En MercadoLibre de acá encontré uno. Fijate si podés ver la marca y/o modelo y conseguirlo allá:
_Buscar en Mercadolibre: MLA-426156752-conversor-de-video-rca-s-video-a-vga-usa-tu-monitor-como-tv-_JM_


----------



## CCB (Sep 30, 2012)

olap como haria para conectar la salida (amarillo) o las salidas de un DVD que son RCA a la entrada segun la imagen/foto del conector del monitor y asi ver las peliculas, a que pines del conector le deberia unir por ejem: el cable amarillo del dvd, o alguna de las otras salidas a que pines lo uno/conecto del monitor. Anoto que ya lei al respecto pero no logro hacerlo funcionar por eso la foto para que me guien punto a punto segun la misma; ah y no quiero un convertidor.

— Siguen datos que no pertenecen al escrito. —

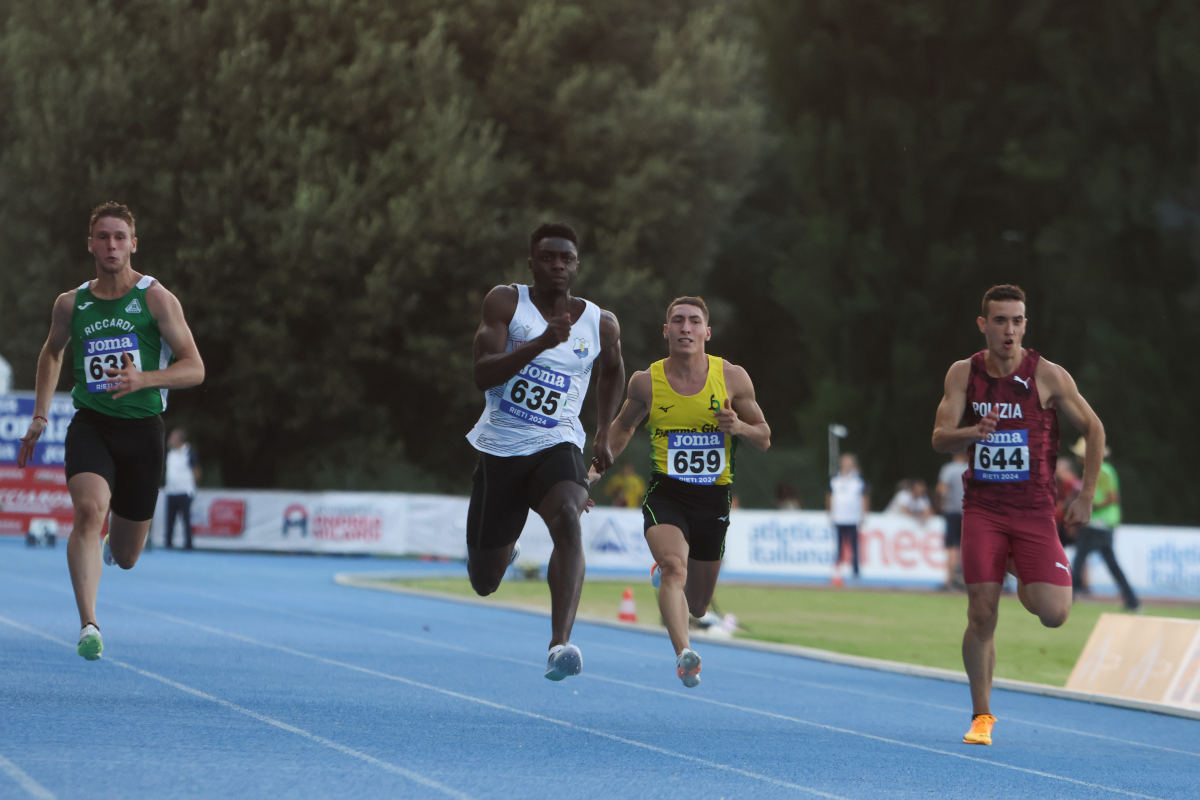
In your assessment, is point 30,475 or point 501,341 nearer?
point 501,341

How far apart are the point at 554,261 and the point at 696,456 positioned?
2000 millimetres

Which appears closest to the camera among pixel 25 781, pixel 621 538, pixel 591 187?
pixel 25 781

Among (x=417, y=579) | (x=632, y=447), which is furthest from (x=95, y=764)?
(x=632, y=447)

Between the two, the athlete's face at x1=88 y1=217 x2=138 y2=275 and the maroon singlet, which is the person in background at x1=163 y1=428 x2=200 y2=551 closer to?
the athlete's face at x1=88 y1=217 x2=138 y2=275

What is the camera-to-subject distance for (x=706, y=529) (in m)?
10.2

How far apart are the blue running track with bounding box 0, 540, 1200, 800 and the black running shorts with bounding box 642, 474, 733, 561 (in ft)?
3.41

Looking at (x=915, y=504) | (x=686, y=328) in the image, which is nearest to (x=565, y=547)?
(x=686, y=328)

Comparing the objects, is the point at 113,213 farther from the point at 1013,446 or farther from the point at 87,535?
the point at 1013,446

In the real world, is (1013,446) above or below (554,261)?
below

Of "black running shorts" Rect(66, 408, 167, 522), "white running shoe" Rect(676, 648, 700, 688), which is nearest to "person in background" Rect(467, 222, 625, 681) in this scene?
"white running shoe" Rect(676, 648, 700, 688)

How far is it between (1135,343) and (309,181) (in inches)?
733

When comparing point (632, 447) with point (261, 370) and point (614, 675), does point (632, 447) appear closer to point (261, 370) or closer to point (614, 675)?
point (261, 370)

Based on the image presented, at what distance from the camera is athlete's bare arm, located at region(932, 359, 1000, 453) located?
30.7 ft

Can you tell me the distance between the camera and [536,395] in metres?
8.88
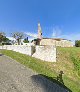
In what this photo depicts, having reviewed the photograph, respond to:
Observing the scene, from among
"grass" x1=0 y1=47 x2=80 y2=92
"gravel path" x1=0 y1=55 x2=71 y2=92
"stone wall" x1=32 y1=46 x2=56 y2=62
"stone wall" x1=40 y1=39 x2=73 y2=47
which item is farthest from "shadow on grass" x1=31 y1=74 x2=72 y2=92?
"stone wall" x1=40 y1=39 x2=73 y2=47

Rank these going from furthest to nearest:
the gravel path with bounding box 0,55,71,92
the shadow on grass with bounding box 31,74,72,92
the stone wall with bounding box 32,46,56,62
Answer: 1. the stone wall with bounding box 32,46,56,62
2. the shadow on grass with bounding box 31,74,72,92
3. the gravel path with bounding box 0,55,71,92

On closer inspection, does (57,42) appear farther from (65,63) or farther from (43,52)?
(43,52)

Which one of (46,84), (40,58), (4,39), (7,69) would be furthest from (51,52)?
(4,39)

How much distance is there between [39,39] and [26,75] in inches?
1930

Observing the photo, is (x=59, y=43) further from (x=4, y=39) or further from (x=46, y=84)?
(x=46, y=84)

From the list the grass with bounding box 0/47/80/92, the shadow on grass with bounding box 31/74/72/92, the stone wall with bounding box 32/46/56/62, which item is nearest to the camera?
the shadow on grass with bounding box 31/74/72/92

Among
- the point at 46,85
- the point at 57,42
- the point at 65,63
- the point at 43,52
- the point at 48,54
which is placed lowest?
the point at 46,85

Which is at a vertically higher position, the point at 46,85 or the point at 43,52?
the point at 43,52

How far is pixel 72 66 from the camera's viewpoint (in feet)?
101

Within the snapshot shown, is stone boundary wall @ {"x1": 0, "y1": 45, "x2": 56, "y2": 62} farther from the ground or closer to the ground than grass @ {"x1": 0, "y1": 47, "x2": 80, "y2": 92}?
farther from the ground

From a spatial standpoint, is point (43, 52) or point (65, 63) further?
point (65, 63)

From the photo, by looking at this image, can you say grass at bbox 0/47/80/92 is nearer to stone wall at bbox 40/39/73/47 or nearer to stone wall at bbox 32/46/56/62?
stone wall at bbox 32/46/56/62

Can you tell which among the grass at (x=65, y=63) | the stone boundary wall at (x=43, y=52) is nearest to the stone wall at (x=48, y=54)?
the stone boundary wall at (x=43, y=52)

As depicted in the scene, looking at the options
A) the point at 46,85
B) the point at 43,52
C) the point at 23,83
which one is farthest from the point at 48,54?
the point at 23,83
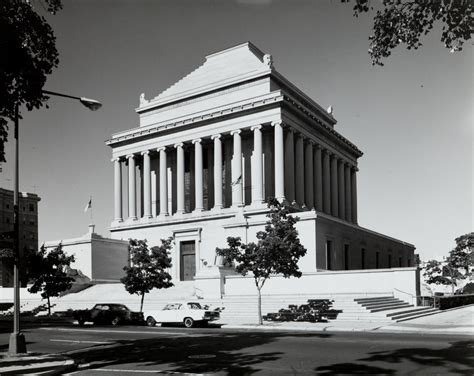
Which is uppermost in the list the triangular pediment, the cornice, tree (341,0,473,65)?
the triangular pediment

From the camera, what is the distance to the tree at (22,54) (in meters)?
12.5

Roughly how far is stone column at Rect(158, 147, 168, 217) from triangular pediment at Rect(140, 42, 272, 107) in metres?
7.29

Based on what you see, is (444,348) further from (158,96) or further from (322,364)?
(158,96)

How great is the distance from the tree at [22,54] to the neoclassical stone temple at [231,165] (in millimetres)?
34479

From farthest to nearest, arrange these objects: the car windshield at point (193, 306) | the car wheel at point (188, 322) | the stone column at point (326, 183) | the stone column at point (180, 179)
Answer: the stone column at point (326, 183)
the stone column at point (180, 179)
the car windshield at point (193, 306)
the car wheel at point (188, 322)

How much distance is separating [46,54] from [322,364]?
10.2 metres

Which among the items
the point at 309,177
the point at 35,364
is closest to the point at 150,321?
the point at 35,364

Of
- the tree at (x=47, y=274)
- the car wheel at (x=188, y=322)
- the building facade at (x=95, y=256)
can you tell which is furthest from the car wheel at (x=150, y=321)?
the building facade at (x=95, y=256)

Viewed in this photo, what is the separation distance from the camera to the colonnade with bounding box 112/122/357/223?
179 ft

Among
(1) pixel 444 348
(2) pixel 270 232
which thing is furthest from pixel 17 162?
(2) pixel 270 232

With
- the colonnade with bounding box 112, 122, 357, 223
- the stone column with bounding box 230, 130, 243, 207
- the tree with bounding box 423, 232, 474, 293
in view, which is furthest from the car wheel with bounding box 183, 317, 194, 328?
the tree with bounding box 423, 232, 474, 293

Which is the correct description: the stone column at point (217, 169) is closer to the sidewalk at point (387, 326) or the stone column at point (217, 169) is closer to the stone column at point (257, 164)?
the stone column at point (257, 164)

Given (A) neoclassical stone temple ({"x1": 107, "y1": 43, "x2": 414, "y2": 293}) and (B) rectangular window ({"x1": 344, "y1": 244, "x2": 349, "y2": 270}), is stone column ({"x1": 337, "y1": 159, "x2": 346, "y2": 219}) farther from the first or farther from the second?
(B) rectangular window ({"x1": 344, "y1": 244, "x2": 349, "y2": 270})

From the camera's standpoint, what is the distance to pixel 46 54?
13297 mm
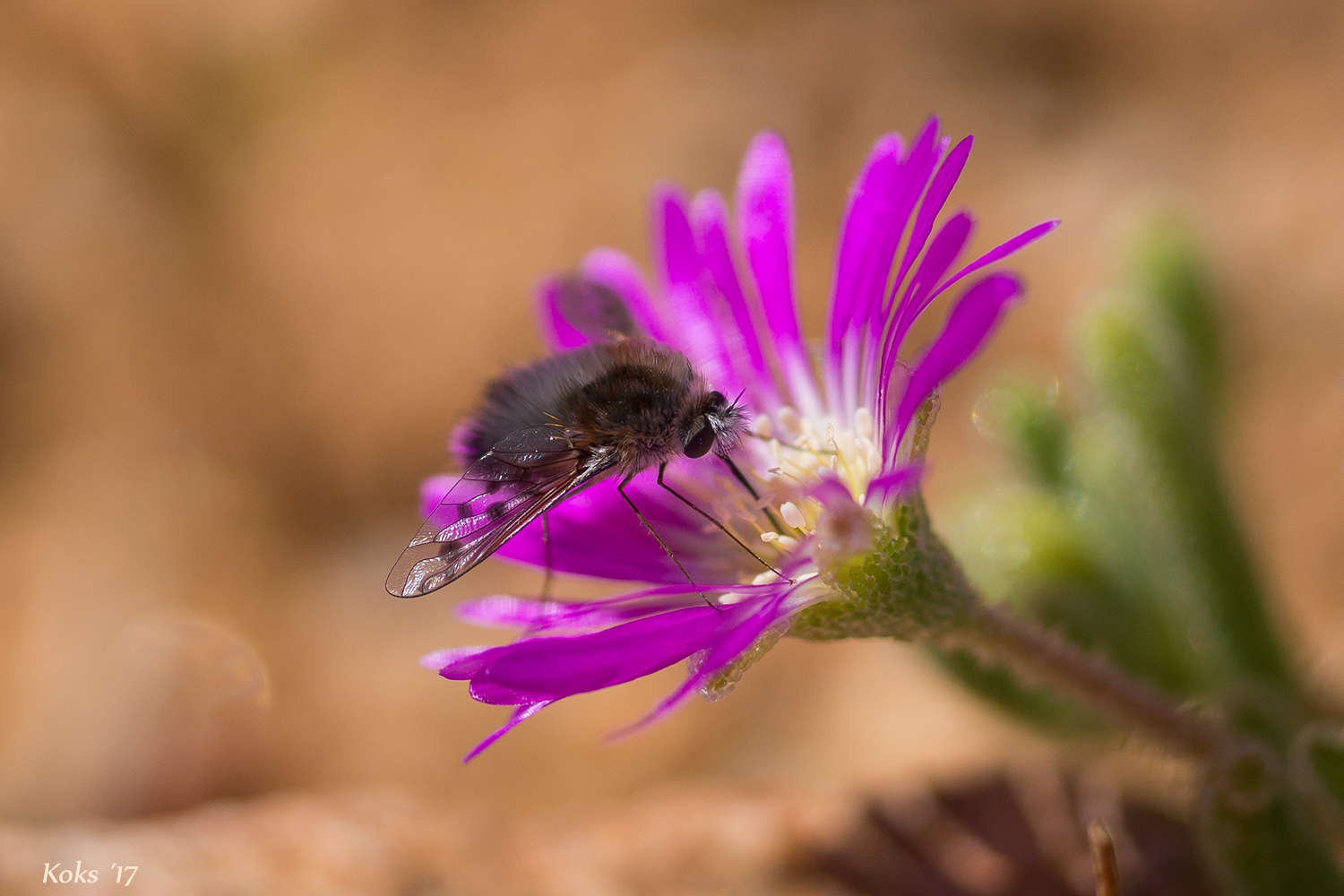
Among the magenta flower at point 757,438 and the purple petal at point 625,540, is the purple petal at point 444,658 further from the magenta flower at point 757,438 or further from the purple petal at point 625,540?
the purple petal at point 625,540

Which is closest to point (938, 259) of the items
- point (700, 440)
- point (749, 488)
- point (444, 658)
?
point (700, 440)

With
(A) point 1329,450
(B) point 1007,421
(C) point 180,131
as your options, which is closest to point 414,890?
(B) point 1007,421

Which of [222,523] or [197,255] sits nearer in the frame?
[222,523]

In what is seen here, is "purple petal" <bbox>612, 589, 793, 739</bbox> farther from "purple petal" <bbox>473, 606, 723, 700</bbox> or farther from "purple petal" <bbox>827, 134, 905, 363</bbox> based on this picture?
"purple petal" <bbox>827, 134, 905, 363</bbox>

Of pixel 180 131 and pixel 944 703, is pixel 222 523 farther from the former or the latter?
pixel 944 703

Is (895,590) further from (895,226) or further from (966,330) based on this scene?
(895,226)

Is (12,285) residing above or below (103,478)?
above

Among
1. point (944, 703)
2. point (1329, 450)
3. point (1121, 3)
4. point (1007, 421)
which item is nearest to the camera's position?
point (1007, 421)
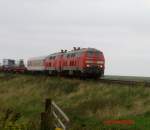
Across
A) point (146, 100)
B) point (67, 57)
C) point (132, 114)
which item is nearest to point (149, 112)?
point (132, 114)

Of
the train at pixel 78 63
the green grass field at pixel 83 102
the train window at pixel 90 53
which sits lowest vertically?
the green grass field at pixel 83 102

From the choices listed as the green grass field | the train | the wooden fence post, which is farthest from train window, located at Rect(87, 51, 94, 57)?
the wooden fence post

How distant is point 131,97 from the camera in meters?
31.4

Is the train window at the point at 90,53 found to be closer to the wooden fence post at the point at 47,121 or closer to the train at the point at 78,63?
the train at the point at 78,63

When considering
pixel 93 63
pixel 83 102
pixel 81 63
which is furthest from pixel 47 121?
pixel 93 63

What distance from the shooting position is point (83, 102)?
33.9m

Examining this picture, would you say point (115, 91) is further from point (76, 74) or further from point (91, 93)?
point (76, 74)

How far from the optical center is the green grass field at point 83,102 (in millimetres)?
26641

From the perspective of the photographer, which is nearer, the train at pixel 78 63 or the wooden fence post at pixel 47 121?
the wooden fence post at pixel 47 121

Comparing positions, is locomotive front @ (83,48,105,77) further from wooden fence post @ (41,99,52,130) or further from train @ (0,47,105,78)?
wooden fence post @ (41,99,52,130)

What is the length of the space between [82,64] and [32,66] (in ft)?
112

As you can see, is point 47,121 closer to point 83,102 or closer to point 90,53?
point 83,102

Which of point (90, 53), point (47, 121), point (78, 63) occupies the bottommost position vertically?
point (47, 121)

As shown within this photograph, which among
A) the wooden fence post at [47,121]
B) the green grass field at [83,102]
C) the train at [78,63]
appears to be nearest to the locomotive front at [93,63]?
the train at [78,63]
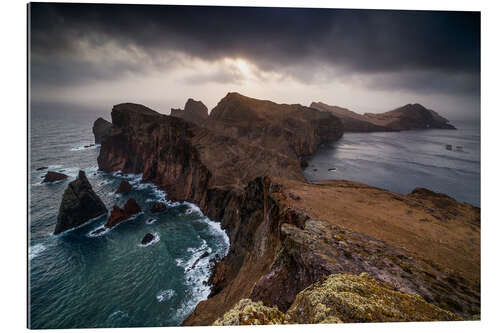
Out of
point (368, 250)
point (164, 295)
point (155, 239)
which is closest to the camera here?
point (368, 250)

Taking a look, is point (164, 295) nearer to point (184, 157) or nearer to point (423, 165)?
point (184, 157)

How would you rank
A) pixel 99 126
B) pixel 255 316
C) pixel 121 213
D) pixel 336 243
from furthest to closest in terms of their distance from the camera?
pixel 121 213
pixel 99 126
pixel 336 243
pixel 255 316

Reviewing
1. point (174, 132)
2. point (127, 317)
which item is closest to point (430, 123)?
point (127, 317)

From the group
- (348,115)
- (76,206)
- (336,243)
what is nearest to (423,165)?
(348,115)

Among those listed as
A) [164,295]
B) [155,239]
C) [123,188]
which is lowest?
[164,295]

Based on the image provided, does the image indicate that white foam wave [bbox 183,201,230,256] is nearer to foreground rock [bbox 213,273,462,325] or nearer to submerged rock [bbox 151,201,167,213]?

Adjunto la imagen sobre la que me guie para conectar el DVD al monitor pero no me da senal queda buscando, pregunto algo hice mal, que me falta? y/o habra alguna forma de coneccion desde el cable (amarillo) del dvd a alguno de los pines del conector del monitor


----------



## idem258 (Sep 30, 2012)

no se si solamente bastara eso, ya que creo que es necesario una señal de sincronizacion vertical y horizontal... no se mucho de esto, pero algo asi tengo entendido...


----------



## CCB (Sep 30, 2012)

Sera? Aunq algo asi estoi leyendo si bien dicen que la sincronismo es para la entrada de señal de tv y que en ese caso lo mejor seria comprarse el converidor que tiene la opcion de ajustar esos y otras caracteristicas. Pero en un dvd no creo, nose, aunq tal como se muestra en la ilustrasion la coneccion seria plu and play, lo que no logro entender es por que hay distintas GND que lleva a cada uno de los conectores RCA, si en mi ignorancia entiendo que el GND es igual y comun a un solo punto, tal ves por eso en mi caso no me funciona, alguna guia al respecto...


----------



## idem258 (Sep 30, 2012)

o sea que tu lo has conectado todas los GND juntos?
yo recien voy a probar este esquema... no he tenido tiempo de hacerlo, pero segun se, hay que respetar ese orden... iagual que cuando armas una cable VGA de CPU a PC no he investigado a fondo esto... pero intentalo segun esquema..


----------



## CCB (Sep 30, 2012)

Busco y busco y aun no encuentro la imagen de algun producto que cumpla lo que se requiere, pero en taringa.net se habla en un post de como fabricarlo y asi poder conectarlo a las tres salidas de un dvd 

(http:www.taringa.net/posts/info/3636868/Fabricacion-cable-VGA-_D-Sub_-a-RCA-_3-salidas_.html)


----------



## choco98 (Dic 12, 2012)

creo que debe ser asi


----------



## Mario Di Domenico (Dic 12, 2012)

ya lo hice eso .....en todo caso verias en blanco y negro y fuera de sincronismo horizontal , vertical  una imagen loca que se corre para todos lados


----------



## felixreal (Dic 13, 2012)

Hooolaquetal!!!

No es tán fácil. El video de salida del DVD es compuesto, lleva la información de color y la del sincronismo en la misma señal. La entrada VGA tiene por separado, no sólo los sincronismos verticales y horizontales, sino que además cada color va por un cable con su masa, ya que tienen una impedancia que hay que respetar.
 Lo normal en un cable VGA es cinco cables apantallados. Para convertir video compuesto en VGA se necesita sí o sí un escalador, un circuito que separe los colores y los sincros.
Por ejemplo, el de la foto, tiene entrada de video compuesto y S-Video, y salida VGA. Uso unos cuantos de éstos en el trabajo.

Saludos!


----------